Od tamtej pory jej życie wypełniło się jeszcze większą ilością płatków, zieleni i wdzięcznych klientów.
Pewnego dnia weszła elegancka kobieta o imieniu Krystyna i, przyjrzawszy się wystawie, oznajmiła:
„Czy mogłaby pani udekorować restaurację na ślub mojej córki? Od dawna panią obserwuję – to nie bukiety, to baśnie.”
Bogna się zgodziła. Nie dla pieniędzy – dla duszy. Wykonała wszystko z miłością: kompozycje w pastelowych barwach, żywe girlandy, subtelne akcenty. Krystyna, wchodząc do sali, oniemiała:
„Co za talent… Dziękuję. Nie ma pani pojęcia, jak to wzruszyło moje serce.”
Wieść o kwiatowej czarodziejce Bognie rozniosła się po mieście. Posypały się zamówienia na dekoracje bankietów, jubileuszy, wystaw. Sklep stał się bijącym sercem dzielnicy.
Aż pewnego dnia wszedł mężczyzna – około czterdziestki, wysportowany, sympatyczny, uprzejmy.

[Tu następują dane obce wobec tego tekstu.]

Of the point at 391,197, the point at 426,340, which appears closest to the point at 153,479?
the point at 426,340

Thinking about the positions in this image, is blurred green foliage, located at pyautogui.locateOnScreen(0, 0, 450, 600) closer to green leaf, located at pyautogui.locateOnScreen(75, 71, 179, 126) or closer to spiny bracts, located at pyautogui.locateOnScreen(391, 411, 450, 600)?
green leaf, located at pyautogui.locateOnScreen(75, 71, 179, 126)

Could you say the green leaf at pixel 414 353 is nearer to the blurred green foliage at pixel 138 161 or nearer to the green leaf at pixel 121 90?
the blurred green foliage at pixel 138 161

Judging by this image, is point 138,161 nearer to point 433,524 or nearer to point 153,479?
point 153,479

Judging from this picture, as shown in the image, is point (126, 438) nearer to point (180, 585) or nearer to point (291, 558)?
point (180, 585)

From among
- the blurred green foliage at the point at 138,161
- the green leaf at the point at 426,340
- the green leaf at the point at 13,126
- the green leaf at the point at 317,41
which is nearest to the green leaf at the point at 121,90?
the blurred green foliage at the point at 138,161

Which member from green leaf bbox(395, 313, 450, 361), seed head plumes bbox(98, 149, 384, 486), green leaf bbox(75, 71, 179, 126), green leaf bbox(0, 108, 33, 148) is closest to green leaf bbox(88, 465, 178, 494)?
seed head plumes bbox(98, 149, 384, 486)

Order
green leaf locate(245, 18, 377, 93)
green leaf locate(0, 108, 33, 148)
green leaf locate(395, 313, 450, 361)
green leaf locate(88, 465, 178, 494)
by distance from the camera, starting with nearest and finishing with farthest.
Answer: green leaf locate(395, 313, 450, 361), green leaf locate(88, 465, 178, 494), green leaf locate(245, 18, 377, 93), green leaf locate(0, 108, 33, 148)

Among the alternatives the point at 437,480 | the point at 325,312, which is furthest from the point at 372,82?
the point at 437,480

„Dzień dobry. Pani Bogna? Potrzebuję bukietu. Wyjątkowego. Takiego, by kobieta od razu się uśmiechnęła.”
Przyjrzała mu się uważnie. Wyraziste rysy, pewne spojrzenie. I coś w jego głosie ją zaczepiło.
„Dla kogo? Dla ukochanej, mamy, córki?”
„Dla mamy. Skończy siedemdziesiąt pięć lat. Chcę, żeby poczuła ciepło.”

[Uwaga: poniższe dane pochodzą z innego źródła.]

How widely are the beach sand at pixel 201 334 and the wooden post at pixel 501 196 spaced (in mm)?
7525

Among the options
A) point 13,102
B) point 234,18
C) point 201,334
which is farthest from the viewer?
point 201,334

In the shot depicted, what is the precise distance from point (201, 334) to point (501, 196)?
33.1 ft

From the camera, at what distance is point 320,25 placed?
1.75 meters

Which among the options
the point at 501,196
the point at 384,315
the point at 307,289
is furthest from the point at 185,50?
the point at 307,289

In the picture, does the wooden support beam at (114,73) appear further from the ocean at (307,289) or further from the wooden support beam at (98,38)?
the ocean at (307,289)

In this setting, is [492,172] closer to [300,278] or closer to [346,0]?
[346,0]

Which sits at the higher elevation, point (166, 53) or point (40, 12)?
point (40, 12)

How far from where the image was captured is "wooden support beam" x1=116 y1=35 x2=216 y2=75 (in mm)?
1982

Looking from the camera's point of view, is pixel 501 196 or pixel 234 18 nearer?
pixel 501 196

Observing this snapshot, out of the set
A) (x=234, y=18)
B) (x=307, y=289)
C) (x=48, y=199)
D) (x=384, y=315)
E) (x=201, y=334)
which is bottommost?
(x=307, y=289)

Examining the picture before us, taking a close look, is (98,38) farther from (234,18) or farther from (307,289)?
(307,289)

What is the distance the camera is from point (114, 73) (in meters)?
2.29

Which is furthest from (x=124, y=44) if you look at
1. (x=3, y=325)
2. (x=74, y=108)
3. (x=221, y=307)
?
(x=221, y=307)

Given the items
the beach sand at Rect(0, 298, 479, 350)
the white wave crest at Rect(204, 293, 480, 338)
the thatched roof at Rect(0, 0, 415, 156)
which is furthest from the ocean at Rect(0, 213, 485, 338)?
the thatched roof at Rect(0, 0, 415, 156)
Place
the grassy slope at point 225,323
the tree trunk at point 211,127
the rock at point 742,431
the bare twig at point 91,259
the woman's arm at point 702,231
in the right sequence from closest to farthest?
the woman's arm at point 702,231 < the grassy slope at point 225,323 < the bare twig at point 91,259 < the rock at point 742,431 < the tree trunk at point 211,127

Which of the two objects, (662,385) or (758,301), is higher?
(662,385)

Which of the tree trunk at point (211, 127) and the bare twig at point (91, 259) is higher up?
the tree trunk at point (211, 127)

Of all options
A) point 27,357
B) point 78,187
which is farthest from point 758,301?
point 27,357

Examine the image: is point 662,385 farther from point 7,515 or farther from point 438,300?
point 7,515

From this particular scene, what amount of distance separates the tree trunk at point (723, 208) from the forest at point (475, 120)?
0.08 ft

Bogna ułożyła przepiękny bukiet z róż, gerber i gałązek eukaliptusa – żywy, oddychający.
„Dziękuję” – powiedział. „Tomasz. Miło mi. Mam nadzieję, iż jeszcze się zobaczymy.”
Po trzech dniach wrócił.
„Bognuś, niespodzianka? A ja mam trzy powody. Mamie bukiet się spodobał – trafiła pani w punkt. Drugie – spodobała mi się pani. A trzecie – zapraszam na kawę. jeżeli pozwoli.”
Zakłopotana się uśmiechnęła.
„Z przyjemnością. Czemu nie?”
W kawiarni rozmawiali trzy godziny. Tomasz okazał się wykładowcą botaniki. Rozmawiali o wszystkim: roślinach, książkach, filmach. I okazało się – więcej ich łączyło, niż dzieliło.

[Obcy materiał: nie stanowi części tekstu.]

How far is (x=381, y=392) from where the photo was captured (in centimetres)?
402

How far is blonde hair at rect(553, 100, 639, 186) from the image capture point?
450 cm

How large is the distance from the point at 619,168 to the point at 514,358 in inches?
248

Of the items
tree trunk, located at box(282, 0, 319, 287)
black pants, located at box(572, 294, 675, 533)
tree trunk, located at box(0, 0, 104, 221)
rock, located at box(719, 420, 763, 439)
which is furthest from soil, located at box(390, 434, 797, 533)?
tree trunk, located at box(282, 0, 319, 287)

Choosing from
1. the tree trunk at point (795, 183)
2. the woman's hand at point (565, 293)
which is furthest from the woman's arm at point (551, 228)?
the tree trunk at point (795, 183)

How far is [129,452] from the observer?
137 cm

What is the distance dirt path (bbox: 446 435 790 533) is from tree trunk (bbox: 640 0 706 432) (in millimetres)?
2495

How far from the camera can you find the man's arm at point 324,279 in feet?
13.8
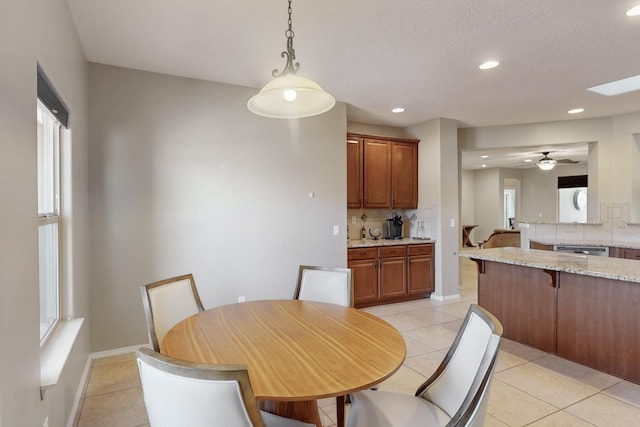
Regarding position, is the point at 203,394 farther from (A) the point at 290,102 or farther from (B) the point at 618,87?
(B) the point at 618,87

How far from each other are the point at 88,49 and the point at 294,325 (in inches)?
111

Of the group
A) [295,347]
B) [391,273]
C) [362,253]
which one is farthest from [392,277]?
[295,347]

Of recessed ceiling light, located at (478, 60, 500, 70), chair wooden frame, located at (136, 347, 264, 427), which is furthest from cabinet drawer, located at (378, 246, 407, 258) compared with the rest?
chair wooden frame, located at (136, 347, 264, 427)

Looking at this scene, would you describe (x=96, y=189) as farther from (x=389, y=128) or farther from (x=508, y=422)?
(x=389, y=128)

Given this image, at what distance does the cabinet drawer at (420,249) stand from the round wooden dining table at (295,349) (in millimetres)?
3003

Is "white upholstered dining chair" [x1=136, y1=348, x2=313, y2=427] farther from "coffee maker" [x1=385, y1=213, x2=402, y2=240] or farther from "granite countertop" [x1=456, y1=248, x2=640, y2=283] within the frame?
"coffee maker" [x1=385, y1=213, x2=402, y2=240]

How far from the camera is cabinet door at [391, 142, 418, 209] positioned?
5.16 metres

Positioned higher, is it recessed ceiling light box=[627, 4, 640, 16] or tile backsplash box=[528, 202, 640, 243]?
recessed ceiling light box=[627, 4, 640, 16]

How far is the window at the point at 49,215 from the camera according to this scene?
6.38 ft

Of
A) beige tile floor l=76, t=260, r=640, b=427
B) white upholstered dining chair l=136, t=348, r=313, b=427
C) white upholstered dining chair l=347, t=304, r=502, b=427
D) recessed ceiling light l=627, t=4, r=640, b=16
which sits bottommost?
beige tile floor l=76, t=260, r=640, b=427

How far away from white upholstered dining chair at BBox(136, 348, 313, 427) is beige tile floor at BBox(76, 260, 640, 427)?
4.81 ft

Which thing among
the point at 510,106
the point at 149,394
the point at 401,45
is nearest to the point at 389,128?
the point at 510,106

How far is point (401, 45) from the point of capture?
8.97 ft

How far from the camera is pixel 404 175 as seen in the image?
5234 millimetres
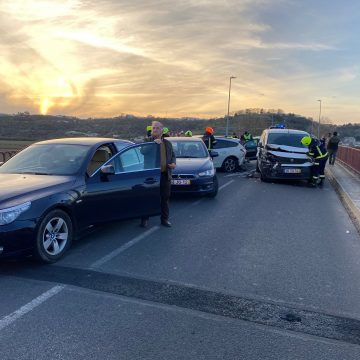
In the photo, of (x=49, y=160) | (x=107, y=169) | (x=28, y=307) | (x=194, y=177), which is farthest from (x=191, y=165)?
(x=28, y=307)

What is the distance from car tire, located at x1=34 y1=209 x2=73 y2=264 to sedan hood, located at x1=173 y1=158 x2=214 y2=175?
4.83 meters

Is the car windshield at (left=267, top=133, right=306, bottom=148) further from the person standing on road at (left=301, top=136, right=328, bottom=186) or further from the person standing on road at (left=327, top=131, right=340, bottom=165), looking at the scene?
the person standing on road at (left=327, top=131, right=340, bottom=165)

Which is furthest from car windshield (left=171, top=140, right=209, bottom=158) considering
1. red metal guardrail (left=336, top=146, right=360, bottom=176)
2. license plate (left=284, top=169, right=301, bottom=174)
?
red metal guardrail (left=336, top=146, right=360, bottom=176)

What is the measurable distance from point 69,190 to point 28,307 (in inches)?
74.2

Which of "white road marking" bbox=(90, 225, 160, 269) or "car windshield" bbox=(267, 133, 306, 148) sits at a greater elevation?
"car windshield" bbox=(267, 133, 306, 148)

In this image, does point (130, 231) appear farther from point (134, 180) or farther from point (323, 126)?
point (323, 126)

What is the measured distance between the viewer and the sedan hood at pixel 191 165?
9961 millimetres

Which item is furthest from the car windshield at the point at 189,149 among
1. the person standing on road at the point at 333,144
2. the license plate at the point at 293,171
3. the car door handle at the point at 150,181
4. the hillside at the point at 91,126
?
the hillside at the point at 91,126

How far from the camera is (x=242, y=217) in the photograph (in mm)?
8352

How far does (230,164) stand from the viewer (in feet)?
57.9

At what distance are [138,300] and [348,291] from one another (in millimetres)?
2364

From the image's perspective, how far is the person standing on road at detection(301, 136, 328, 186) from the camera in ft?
43.3

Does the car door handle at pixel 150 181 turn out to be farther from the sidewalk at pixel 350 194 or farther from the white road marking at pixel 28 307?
the sidewalk at pixel 350 194

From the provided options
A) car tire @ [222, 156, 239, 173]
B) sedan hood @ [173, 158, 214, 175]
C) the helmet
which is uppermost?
the helmet
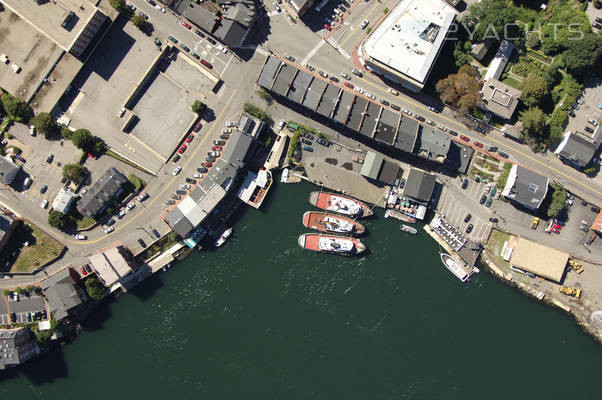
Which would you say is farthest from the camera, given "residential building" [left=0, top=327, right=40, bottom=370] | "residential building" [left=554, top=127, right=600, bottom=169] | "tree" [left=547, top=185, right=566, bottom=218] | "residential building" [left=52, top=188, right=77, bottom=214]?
"tree" [left=547, top=185, right=566, bottom=218]

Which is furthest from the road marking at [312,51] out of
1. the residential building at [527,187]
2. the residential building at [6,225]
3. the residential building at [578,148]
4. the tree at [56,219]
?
the residential building at [6,225]

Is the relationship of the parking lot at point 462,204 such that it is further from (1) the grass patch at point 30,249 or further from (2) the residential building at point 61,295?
(1) the grass patch at point 30,249

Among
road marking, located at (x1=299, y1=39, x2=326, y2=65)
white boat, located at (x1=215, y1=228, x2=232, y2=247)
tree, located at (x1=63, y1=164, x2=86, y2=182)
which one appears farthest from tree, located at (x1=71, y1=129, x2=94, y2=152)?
road marking, located at (x1=299, y1=39, x2=326, y2=65)

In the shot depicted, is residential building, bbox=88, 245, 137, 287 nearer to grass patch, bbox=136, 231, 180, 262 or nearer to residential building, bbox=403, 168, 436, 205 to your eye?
grass patch, bbox=136, 231, 180, 262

Od tamtej pory się spotykali. Na Sylwestra jechali w Bieszczady, on uczył ją jeździć na nartach, a ona odróżniać odmiany tulipanów. Latem Zosia dostała się na studia. A Bogna i Tomasz wzięli ślub.
Teraz byli razem – w miłości i w pracy. Pomagał w sklepie przed świętami, rozładowywał pudła, żartował z klientami. Aż pewnego dnia, przeglądając dostawę, był świadkiem sceny:
Wpadł młody chłopak, roztrzęsiony, zdenerwowany.
„Pomóżcie! Pokłóciłem się z dziewczyną. Zróbcie taki bukiet, żeby mi wybaczyła!”
Bogna zamyśliła się. I stworzyła kompozycję w delikatnych różowo-kremowych odciA gdy po latach mała Zosia pytała, dlaczego kwiaty są takie ważne, Bogna uśmiechała się ciepło i odpowiadała: „Bo to one przypominają nam, iż choćby w najzimniejszą zimę zawsze przyjdzie wiosna i znów zakwitną.”